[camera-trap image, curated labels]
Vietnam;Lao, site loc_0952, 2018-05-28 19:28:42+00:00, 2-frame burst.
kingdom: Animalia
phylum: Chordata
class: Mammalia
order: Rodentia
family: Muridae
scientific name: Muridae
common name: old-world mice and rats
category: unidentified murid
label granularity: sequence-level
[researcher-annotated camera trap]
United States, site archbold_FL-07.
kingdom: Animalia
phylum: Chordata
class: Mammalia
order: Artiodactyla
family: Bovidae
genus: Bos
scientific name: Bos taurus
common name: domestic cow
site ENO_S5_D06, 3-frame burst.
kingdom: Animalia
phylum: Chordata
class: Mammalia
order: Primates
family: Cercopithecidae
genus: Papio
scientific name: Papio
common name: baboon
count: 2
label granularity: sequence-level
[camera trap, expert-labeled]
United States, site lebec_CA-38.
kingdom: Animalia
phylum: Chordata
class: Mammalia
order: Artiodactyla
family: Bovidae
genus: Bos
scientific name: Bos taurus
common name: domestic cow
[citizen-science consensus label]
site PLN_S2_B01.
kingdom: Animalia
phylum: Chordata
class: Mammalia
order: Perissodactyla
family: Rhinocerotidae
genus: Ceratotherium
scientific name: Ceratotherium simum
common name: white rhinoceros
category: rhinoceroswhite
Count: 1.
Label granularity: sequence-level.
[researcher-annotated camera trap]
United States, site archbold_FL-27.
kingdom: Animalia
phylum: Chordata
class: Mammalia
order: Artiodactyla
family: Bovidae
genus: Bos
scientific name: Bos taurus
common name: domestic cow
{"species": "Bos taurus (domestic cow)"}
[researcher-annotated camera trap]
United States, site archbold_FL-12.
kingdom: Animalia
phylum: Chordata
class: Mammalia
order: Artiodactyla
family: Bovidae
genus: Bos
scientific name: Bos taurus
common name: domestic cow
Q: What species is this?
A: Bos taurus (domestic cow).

──────────

◆ ACTIVITY ◆
Scan the records for the string "burst". Copy each line in which it appears.

◆ ANSWER SPACE ◆
Vietnam;Lao, site loc_0952, 2018-05-28 19:28:42+00:00, 2-frame burst.
site ENO_S5_D06, 3-frame burst.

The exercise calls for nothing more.